ACTIONS TO TAKE:
• A. According to the passage on Hersey's novel, how long was the writer's father in service?
• B. From the passage on Hersey's novel, extract the stretch from "A May 1944 Book" through "major’s Public Assistance.".
• C. Write what comes next in the passage on Hersey's novel and the writer's father, starting after its last sentence.

EXTRACT PROVIDED:
A May 1944 Book Review column explained that Hersey’s “blistering portrayal of the general is the product not of malice but of an outraged sense of human decency.” In the novel, Hersey has sergeants mis-address and then misdirect condemning paperwork, attempting to spare Joppolo from the riding-crop general’s vindictiveness.
It was Joppolo’s sergeant – no Tweet or Instagram – who calls the major’s attention to hygiene and sanitation issues. Joppolo relied on this sergeant to pick up on “dirty” dealings, and figure out who were culprits and troublemakers, and who was trustworthy. The sergeant helped identify those in need of and deserving of the major’s Public Assistance.
My father (a staff sergeant) didn’t speak about his 4 years 4 months and 26 days of service, let alone the “battles and campaigns” or the “decorations and citations” noted on his official service record.

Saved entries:
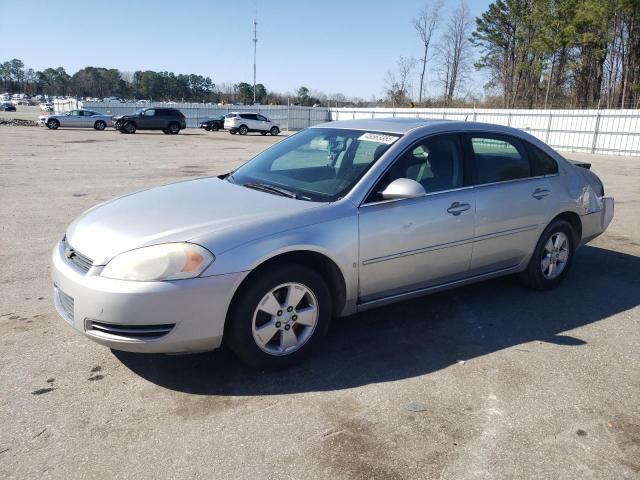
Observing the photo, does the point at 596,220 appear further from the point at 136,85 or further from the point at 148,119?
the point at 136,85

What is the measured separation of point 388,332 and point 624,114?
1049 inches

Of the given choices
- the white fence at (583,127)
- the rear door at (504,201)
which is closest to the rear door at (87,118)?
the white fence at (583,127)

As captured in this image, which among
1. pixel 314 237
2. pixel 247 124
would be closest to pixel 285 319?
pixel 314 237

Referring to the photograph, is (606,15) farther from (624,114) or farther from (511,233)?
(511,233)

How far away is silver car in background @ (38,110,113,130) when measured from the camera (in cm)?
3256

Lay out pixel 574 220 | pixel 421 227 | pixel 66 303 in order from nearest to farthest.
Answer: pixel 66 303 < pixel 421 227 < pixel 574 220

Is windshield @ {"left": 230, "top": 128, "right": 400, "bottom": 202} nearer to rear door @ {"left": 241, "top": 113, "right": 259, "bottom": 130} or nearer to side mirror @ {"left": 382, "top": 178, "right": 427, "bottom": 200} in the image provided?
side mirror @ {"left": 382, "top": 178, "right": 427, "bottom": 200}

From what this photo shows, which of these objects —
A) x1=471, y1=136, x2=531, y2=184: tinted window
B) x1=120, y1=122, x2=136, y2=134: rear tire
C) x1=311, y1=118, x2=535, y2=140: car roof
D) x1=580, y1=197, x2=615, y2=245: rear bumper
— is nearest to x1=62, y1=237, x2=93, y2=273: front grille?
x1=311, y1=118, x2=535, y2=140: car roof

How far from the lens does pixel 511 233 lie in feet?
15.1

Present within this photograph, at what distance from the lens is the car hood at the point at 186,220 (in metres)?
3.12

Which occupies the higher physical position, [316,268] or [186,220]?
[186,220]

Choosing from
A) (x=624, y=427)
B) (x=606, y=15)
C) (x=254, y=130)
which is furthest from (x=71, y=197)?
(x=606, y=15)

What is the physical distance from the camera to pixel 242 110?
150 feet

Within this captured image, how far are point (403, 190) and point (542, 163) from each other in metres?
2.09
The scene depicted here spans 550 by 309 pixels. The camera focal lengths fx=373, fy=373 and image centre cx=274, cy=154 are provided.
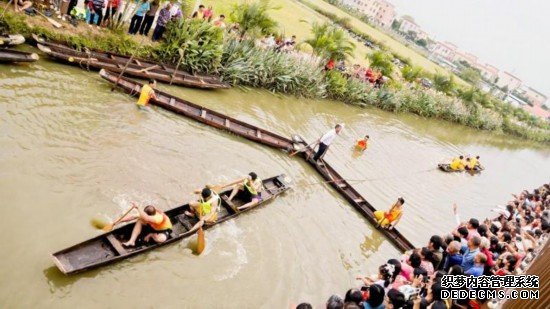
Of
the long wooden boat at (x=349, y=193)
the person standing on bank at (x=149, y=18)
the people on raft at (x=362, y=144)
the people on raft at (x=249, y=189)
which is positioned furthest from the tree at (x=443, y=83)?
the people on raft at (x=249, y=189)

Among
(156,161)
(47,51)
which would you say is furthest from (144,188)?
(47,51)

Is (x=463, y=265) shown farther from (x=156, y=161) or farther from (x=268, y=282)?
(x=156, y=161)

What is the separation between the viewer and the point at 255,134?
1423cm

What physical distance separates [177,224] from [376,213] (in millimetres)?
6787

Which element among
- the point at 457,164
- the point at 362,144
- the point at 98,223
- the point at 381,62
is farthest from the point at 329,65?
the point at 98,223

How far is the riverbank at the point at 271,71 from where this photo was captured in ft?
44.8

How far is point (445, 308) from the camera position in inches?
242

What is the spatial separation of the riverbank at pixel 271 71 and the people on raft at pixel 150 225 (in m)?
9.13

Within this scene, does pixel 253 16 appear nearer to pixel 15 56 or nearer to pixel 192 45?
pixel 192 45

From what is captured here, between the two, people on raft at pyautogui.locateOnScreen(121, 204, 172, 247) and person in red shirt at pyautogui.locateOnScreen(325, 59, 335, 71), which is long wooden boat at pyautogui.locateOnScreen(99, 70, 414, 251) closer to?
people on raft at pyautogui.locateOnScreen(121, 204, 172, 247)

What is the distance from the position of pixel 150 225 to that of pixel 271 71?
43.3 feet

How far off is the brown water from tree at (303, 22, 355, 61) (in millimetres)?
5894

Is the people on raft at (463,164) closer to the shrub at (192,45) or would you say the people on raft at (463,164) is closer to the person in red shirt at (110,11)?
the shrub at (192,45)

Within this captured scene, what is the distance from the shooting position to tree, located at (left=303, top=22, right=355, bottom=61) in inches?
812
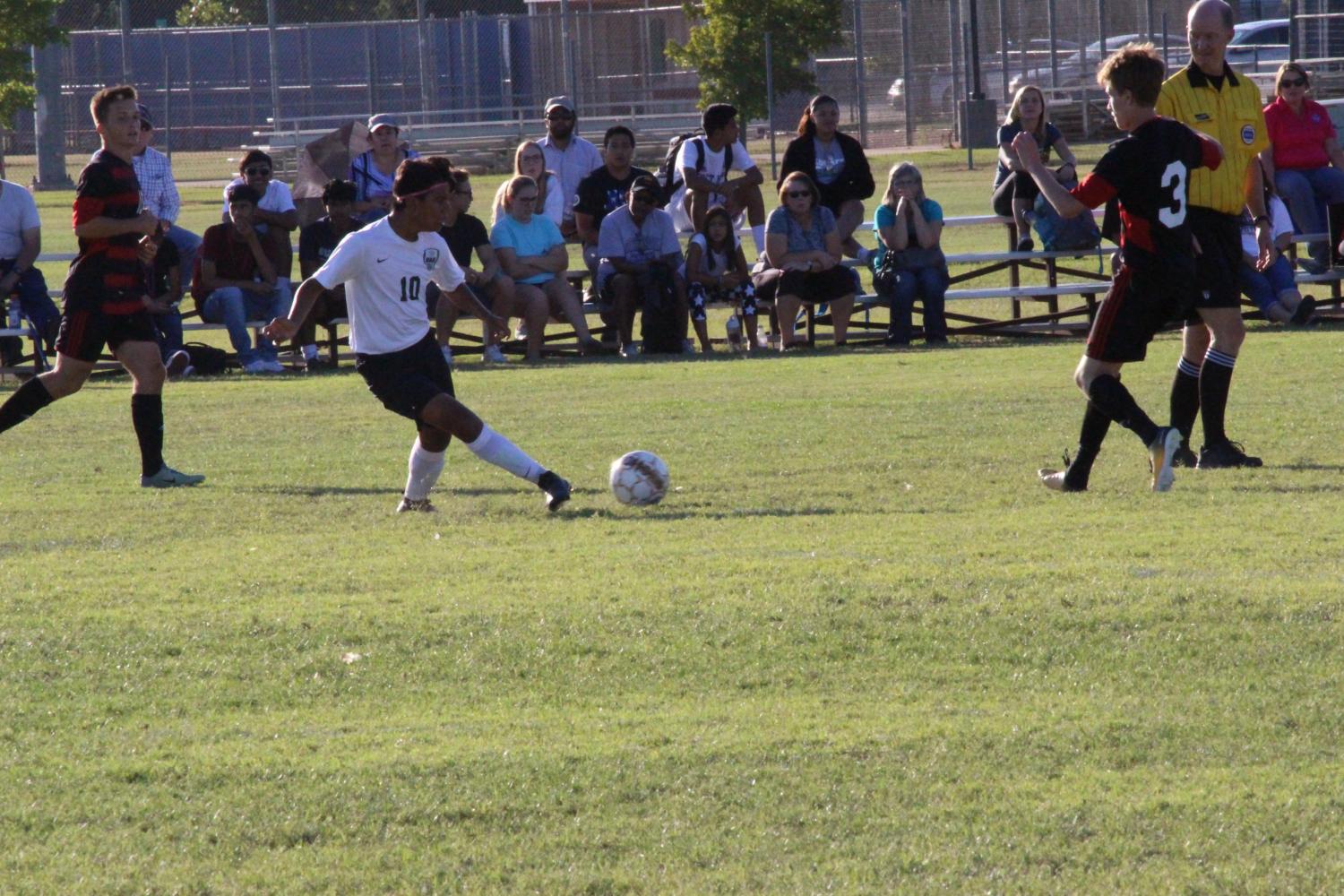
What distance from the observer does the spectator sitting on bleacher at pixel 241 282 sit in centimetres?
1503

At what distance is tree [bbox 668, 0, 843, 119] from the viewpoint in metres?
36.2

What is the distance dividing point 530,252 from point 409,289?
277 inches

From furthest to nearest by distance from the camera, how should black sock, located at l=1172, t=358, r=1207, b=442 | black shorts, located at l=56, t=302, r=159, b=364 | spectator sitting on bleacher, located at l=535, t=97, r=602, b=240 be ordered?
spectator sitting on bleacher, located at l=535, t=97, r=602, b=240 → black shorts, located at l=56, t=302, r=159, b=364 → black sock, located at l=1172, t=358, r=1207, b=442

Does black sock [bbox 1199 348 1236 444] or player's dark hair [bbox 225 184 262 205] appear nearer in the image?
black sock [bbox 1199 348 1236 444]

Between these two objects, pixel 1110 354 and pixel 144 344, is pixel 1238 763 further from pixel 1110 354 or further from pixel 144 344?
pixel 144 344

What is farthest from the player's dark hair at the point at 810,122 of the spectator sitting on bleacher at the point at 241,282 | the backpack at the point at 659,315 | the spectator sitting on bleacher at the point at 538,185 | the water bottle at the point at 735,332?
the spectator sitting on bleacher at the point at 241,282

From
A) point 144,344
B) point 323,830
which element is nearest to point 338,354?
point 144,344

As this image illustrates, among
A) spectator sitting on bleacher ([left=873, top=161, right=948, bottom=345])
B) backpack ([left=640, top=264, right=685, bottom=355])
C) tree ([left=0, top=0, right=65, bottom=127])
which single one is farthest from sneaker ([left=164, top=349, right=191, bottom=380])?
tree ([left=0, top=0, right=65, bottom=127])

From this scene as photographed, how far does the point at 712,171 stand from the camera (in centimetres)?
1574

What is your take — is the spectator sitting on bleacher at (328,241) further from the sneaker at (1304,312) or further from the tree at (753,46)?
the tree at (753,46)

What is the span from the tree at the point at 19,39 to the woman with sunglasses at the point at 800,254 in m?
22.8

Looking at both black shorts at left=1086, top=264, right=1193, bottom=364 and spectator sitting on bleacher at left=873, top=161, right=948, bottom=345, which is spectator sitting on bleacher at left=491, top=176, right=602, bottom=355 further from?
black shorts at left=1086, top=264, right=1193, bottom=364

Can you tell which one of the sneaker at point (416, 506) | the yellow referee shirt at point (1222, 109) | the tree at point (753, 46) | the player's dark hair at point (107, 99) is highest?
the tree at point (753, 46)

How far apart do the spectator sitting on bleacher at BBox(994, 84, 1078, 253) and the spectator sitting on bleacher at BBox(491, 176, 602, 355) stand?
3729 millimetres
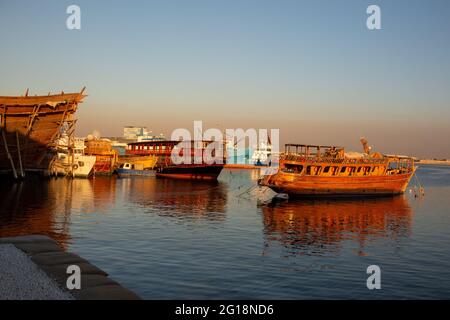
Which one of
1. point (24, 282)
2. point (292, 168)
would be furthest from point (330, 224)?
point (24, 282)

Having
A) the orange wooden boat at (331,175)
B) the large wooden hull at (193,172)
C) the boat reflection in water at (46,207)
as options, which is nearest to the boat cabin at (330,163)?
the orange wooden boat at (331,175)

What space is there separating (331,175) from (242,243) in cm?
3274

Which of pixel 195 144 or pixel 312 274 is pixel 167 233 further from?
pixel 195 144

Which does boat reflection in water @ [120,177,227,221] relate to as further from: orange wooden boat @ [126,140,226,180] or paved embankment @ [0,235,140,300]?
orange wooden boat @ [126,140,226,180]

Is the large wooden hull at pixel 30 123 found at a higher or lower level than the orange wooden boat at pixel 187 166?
higher

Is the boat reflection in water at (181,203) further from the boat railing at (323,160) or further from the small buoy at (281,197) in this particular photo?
the boat railing at (323,160)

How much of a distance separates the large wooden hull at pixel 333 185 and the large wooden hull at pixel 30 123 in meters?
29.5

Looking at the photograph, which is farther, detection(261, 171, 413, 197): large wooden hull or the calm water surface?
detection(261, 171, 413, 197): large wooden hull

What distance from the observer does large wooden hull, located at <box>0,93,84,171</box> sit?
192 feet

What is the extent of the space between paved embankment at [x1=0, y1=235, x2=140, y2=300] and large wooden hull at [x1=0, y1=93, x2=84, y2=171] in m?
44.0

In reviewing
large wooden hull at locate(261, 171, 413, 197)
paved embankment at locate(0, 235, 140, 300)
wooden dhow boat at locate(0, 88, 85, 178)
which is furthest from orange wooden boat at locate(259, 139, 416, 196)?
paved embankment at locate(0, 235, 140, 300)

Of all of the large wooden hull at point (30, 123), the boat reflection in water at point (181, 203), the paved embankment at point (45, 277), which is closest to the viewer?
the paved embankment at point (45, 277)

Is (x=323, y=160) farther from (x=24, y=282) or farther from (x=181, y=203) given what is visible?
(x=24, y=282)

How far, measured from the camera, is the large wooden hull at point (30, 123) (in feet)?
192
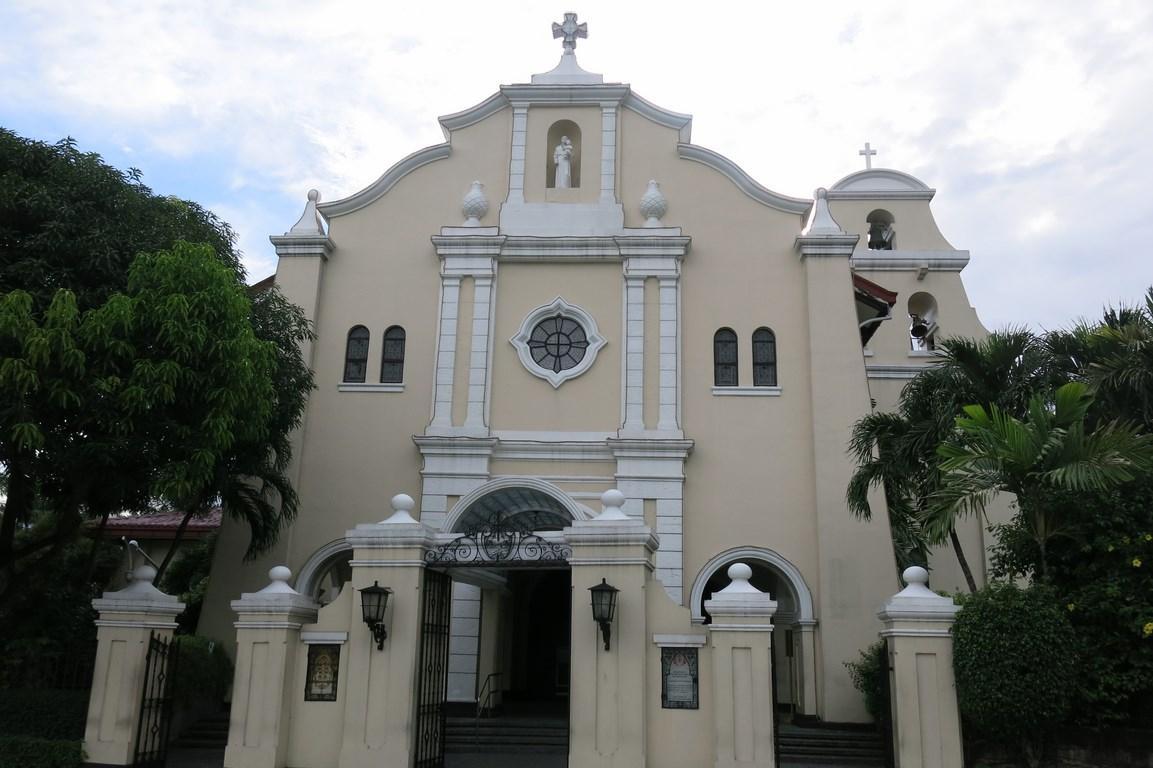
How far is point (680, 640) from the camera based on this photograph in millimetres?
12211

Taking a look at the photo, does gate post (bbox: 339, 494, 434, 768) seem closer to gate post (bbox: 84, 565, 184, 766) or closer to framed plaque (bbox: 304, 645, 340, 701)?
framed plaque (bbox: 304, 645, 340, 701)

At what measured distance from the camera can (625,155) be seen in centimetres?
2094

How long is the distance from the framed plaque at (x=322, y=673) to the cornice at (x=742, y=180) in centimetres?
1223

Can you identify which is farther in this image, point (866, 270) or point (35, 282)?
point (866, 270)

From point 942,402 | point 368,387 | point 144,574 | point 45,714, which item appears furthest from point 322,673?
point 942,402

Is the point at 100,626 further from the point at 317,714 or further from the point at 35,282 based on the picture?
the point at 35,282

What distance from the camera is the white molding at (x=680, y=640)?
39.9ft

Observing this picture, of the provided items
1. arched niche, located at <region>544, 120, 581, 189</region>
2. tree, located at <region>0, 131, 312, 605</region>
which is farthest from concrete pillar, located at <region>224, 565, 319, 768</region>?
arched niche, located at <region>544, 120, 581, 189</region>

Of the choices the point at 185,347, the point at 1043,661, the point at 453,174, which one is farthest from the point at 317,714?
the point at 453,174

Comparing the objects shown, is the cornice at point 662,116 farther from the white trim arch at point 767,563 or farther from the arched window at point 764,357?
the white trim arch at point 767,563

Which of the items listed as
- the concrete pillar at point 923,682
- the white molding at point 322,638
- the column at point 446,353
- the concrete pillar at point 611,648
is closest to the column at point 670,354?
the column at point 446,353

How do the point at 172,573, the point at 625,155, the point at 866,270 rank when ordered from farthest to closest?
the point at 866,270
the point at 172,573
the point at 625,155

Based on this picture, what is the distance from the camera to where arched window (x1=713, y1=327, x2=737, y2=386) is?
1953cm

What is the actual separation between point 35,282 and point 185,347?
2502 millimetres
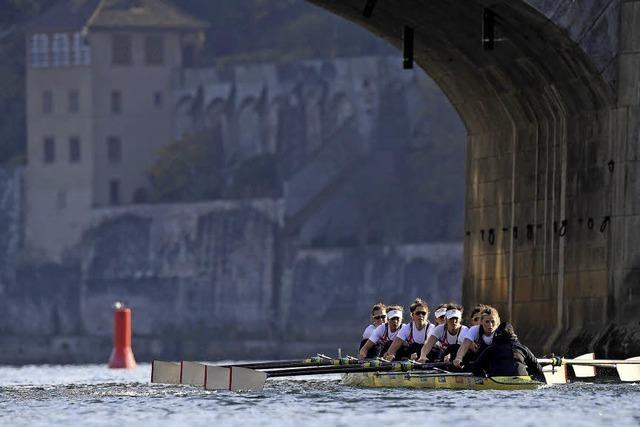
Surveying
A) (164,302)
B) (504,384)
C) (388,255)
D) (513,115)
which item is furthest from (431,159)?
(504,384)

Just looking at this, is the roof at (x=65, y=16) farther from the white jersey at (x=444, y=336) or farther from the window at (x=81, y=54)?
the white jersey at (x=444, y=336)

TASK-BY-TASK RESULTS:
• A. 4 years 4 months and 26 days

• B.
A May 1944 Book Review column explained that Hersey’s “blistering portrayal of the general is the product not of malice but of an outraged sense of human decency.” In the novel, Hersey has sergeants mis-address and then misdirect condemning paperwork, attempting to spare Joppolo from the riding-crop general’s vindictiveness.
It was Joppolo’s sergeant – no Tweet or Instagram – who calls the major’s attention to hygiene and sanitation issues. Joppolo relied on this sergeant to pick up on “dirty” dealings, and figure out who were culprits and troublemakers, and who was trustworthy. The sergeant helped identify those in need of and deserving of the major’s Public Assistance.

• C.
On the very first page of the novel, Hersey tells the reader that on entering Adano, while there was no great resistance, American troops “were tight in their muscles.” That very sensation, at the least, probably coursed through my father’s fibers as he made his way through Northern France and the Rhineland; and, surely, on his day at the beach in June 1944, at Normandy. Maybe, my father thought that Hersey’s novel would speak for him.
Civics and Management Lessons: still applicable?
As the chief AMGOT (Allied Military Government, Occupied Territory) officer for Adano, the major quickly discards pages and pages of official instructions, replacing them with his own “Notes to Joppolo from Joppolo.” Among his kernels of advice to himself: “Don’t lose your temper. When plans fall down, improvise....”
Major Joppolo works to rectify the town’s commerce that has been hobbled by corruption: by extortion of taxes, tribute, and protection money under the fascists. He tries to rectify the town’s economy that has been skewed by GIs unintentionally inflating prices by paying at American rates rather than far more modest sums that were prevalent prior to the invasion.
Joppolo has to apologize and try to make amends for the destruction of property by drunkards. He has to resolve disputes between townspeople – “managing by trickery, by moral pressure, and by persuasion, to make the truth seem something really beautiful and necessary.” Astutely and humanely, he tips the balance in favor of simple justice by managing to exact honesty: “the accused would find himself telling the truth and discarding the elaborate lie he had devised.”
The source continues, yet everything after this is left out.